This is a simple client/master/worker system for distributing Python jobs in a cluster. It is my third attempt (after clusterfutures and execnet-futures) to build a comfortable system for running huge, parallel jobs in Python.
As with something like Hadoop, there are three distinct machine roles in cluster-workers. Workers run jobs; you typically run one of these per core or per machine. The client produces the jobs; it's your main program that you're aiming to offload work from. The master maintains connections to the workers and the client; it is responsible for routing jobs and responses between the other nodes.

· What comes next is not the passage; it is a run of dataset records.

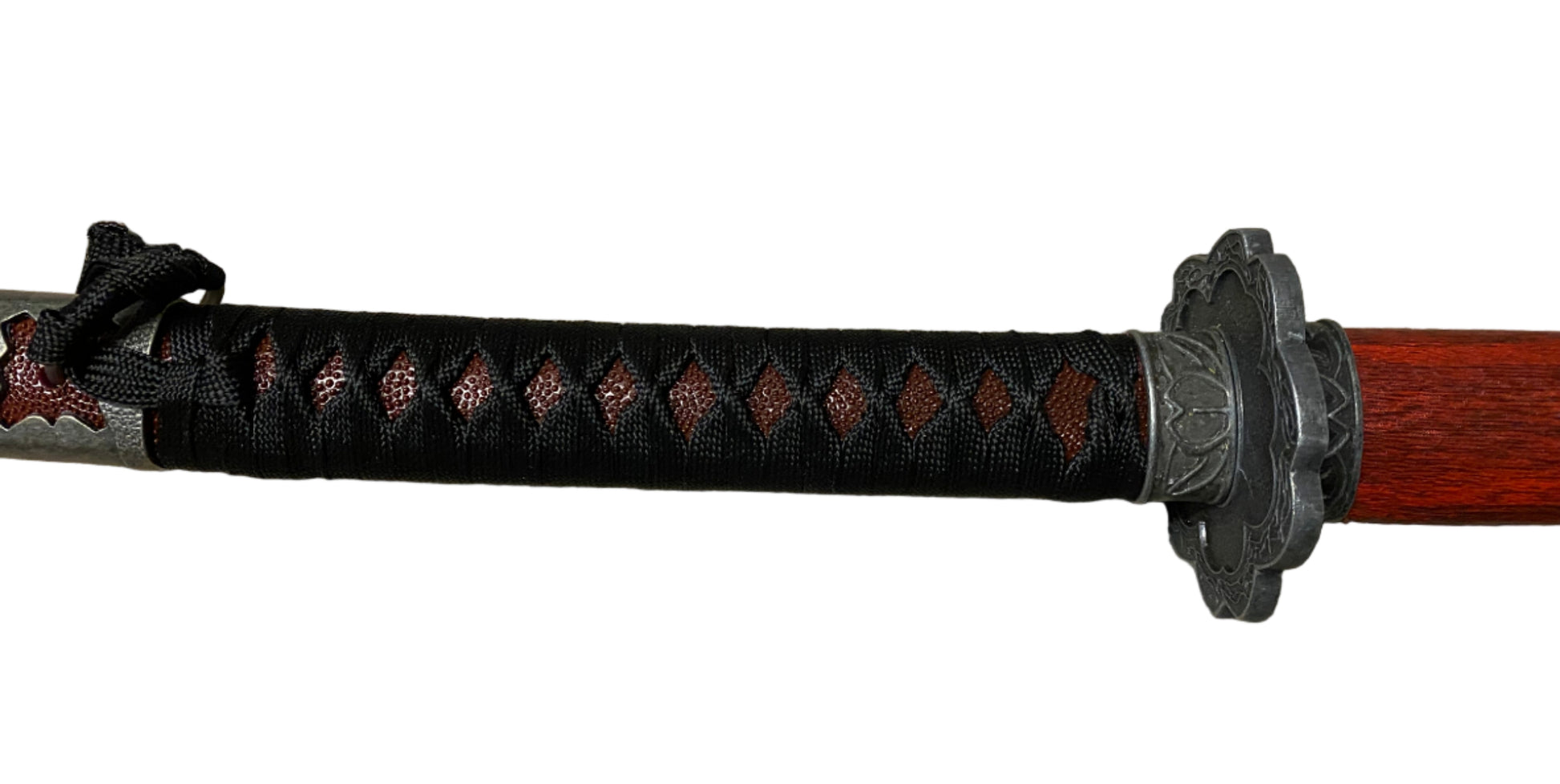 Sword with a black and red handle on a white background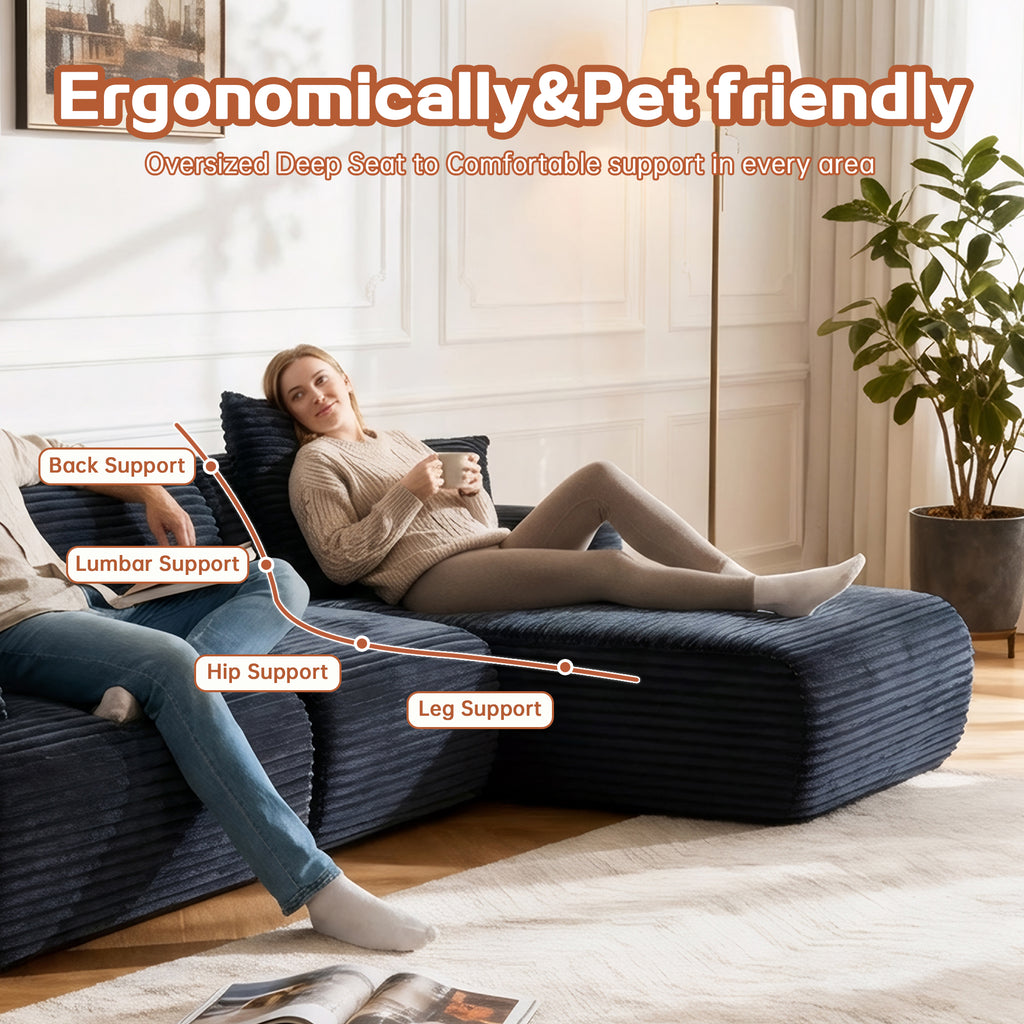 Woven‑Texture Modular Sectional, Boneless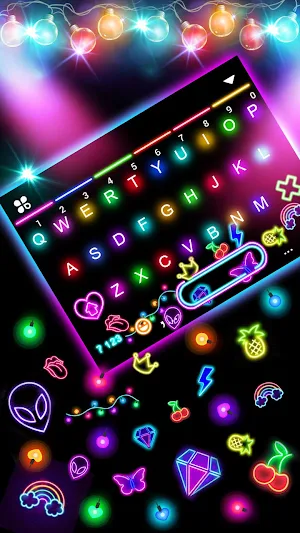 LED Lights Gravity Keyboard Background Screenshot 0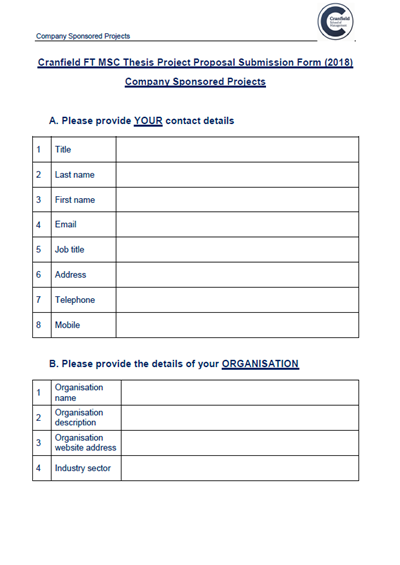 Thesis project proposal submission form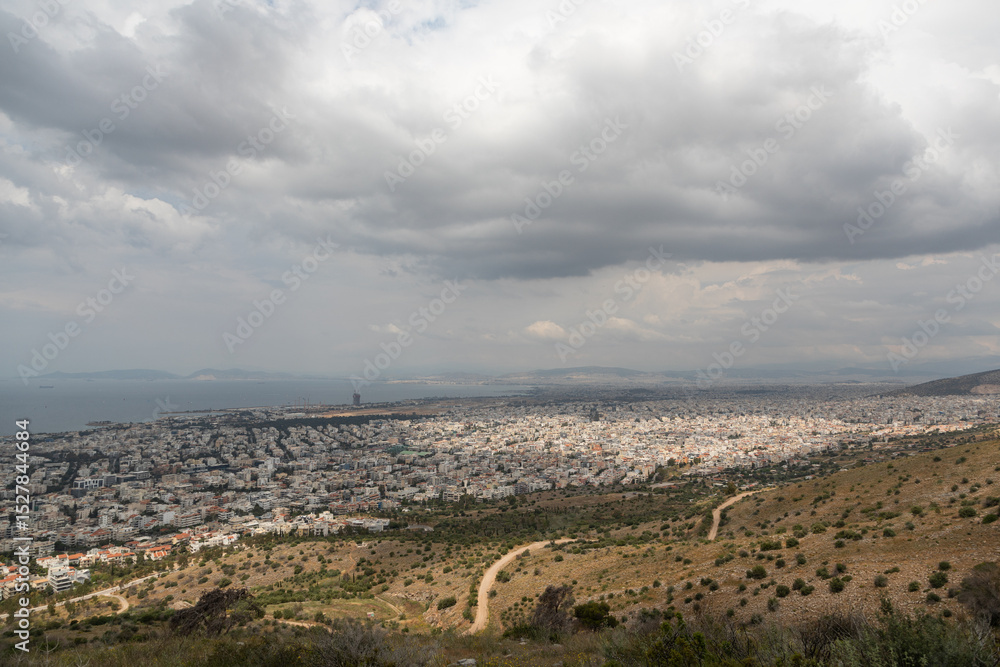 Fototapeta premium Panoramic view of the Athens city from a mountain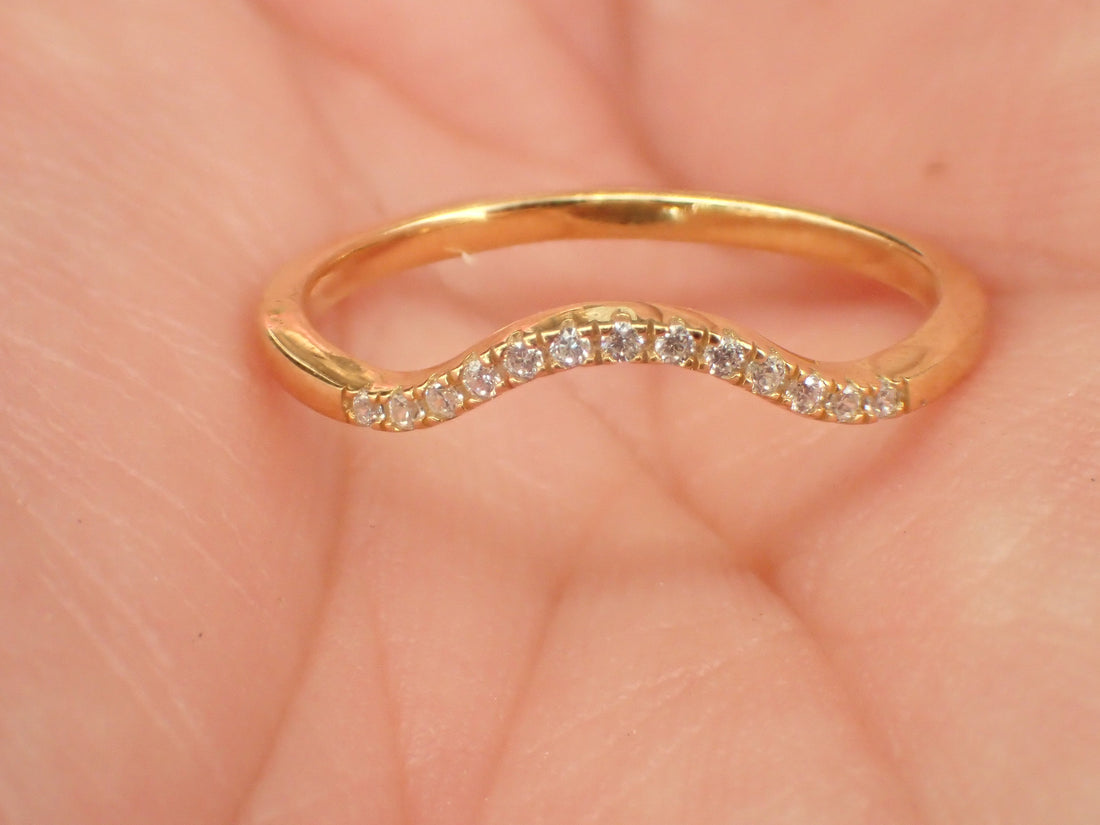 Moissanite Curved Wedding Band, Chevron Wedding Band, Enhancer Gold Curved Band, Wrap Ring, Arch Ring, Chevron Ring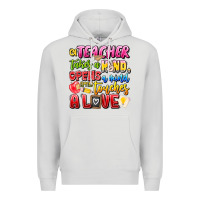 Dove Grey a Teacher Takes a Hand Opens a mind and Touches A Premium Hoodie - CowhideDigitalArt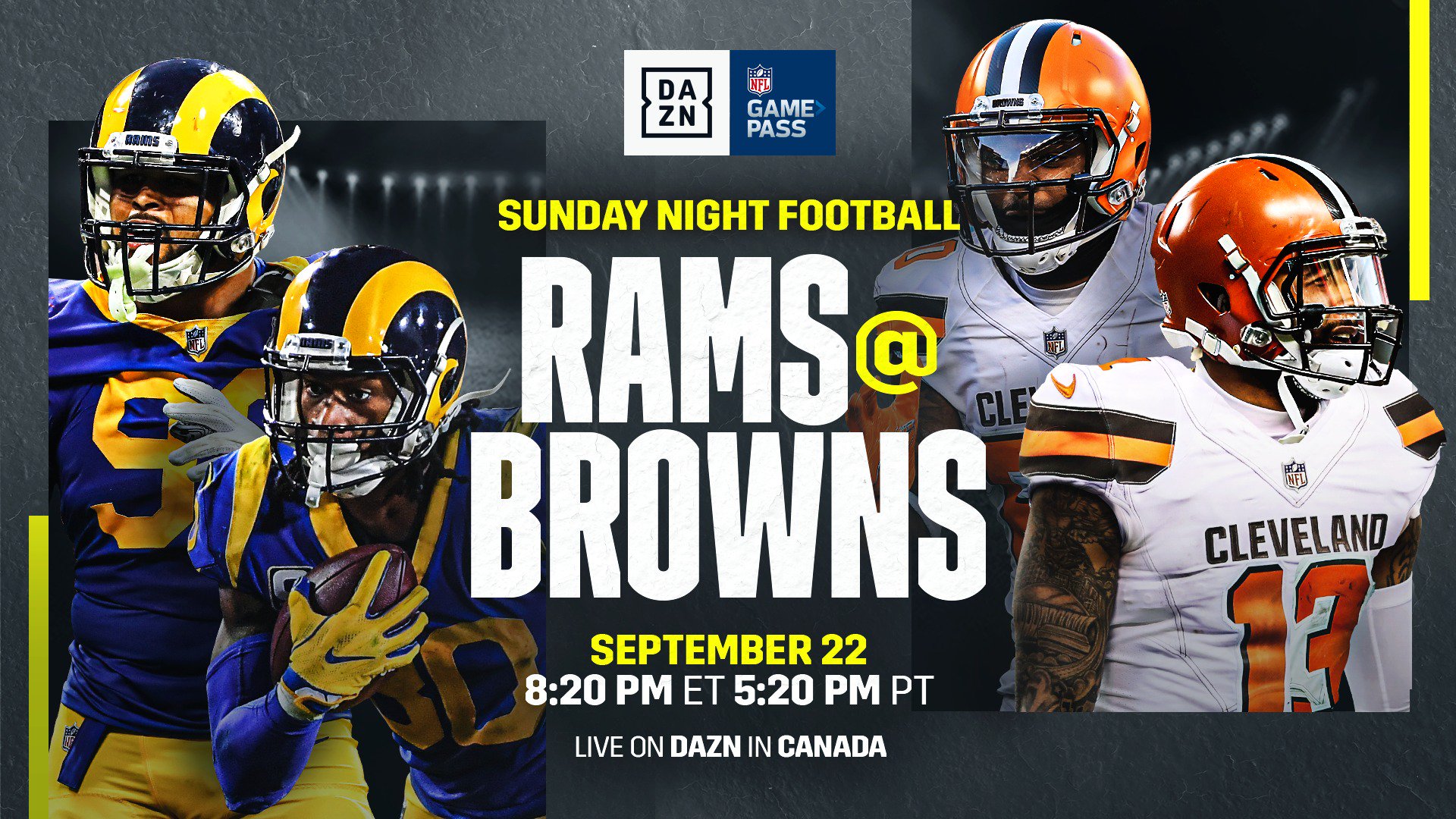 Dazn Canada Should Be A Good One Snf Rams Browns Starts Right Now On Dazn Watch Here T Co Zqvetkixzr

It's certainly possible for multiple clients to share the same master, but fairness enforcement is currently pretty simplistic (FIFO). The distinction between the master and the client is primarily to avoid needing to spin up new workers for every new task you want to run. This way, you can allocate nodes to do your work and leave them running while you run various client programs. You can add and remove workers at your leisure whether a client is running or not.
The advantage over clusterfutures is that the cluster management infrastructure is not involved with the inner loop. On a SLURM cluster, for example, each new call would require a new SLURM job. If the cluster failed to start one job, clusterfutures had no way of knowing this and would wait forever for the job to complete. With cluster-workers, SLURM is only involved "offline" and cannot hold up the actual task execution.
Documentation is currently sparse. But take a look at the square.py example in the examples directory for a quick introduction. Here's the gist of how things work:
- Start a master process with python -m cw.master.
- Start lots of workers with python -m cw.worker [HOST]. Provide the hostname of the master (or omit it if the master is on the same host).
- In your client program, start a ClientThread. The constructor takes a callback function and the master hostname (the default is again localhost). Call the submit method to send jobs and wait for callbacks.
There's also a ClusterExecutor class that lets you use Python's concurrent.futures module as a more convenient way to start jobs. This may be untenable, however, if your task has a lot of jobs and a lot of data because of the way futures must persist in memory.
SLURM is a cluster management system for Linux. This package contains a few niceties for running jobs on a SLURM cluster.
The slurm.py script lets you run SLURM jobs for your master and workers. Just run ./slurm.py -n NWORKERS start to kick off a master job and a bunch of worker jobs.
Then, use cw.slurm_master_host() in your client programs to automatically find the host of the master to connect to. Pass this to the ClientThread constructor.
For testing and small jobs, you may want to run a cluster-workers program on a single multiprocessor machine. The included mp.py script works like slurm.py but starts the master and workers on the local machine.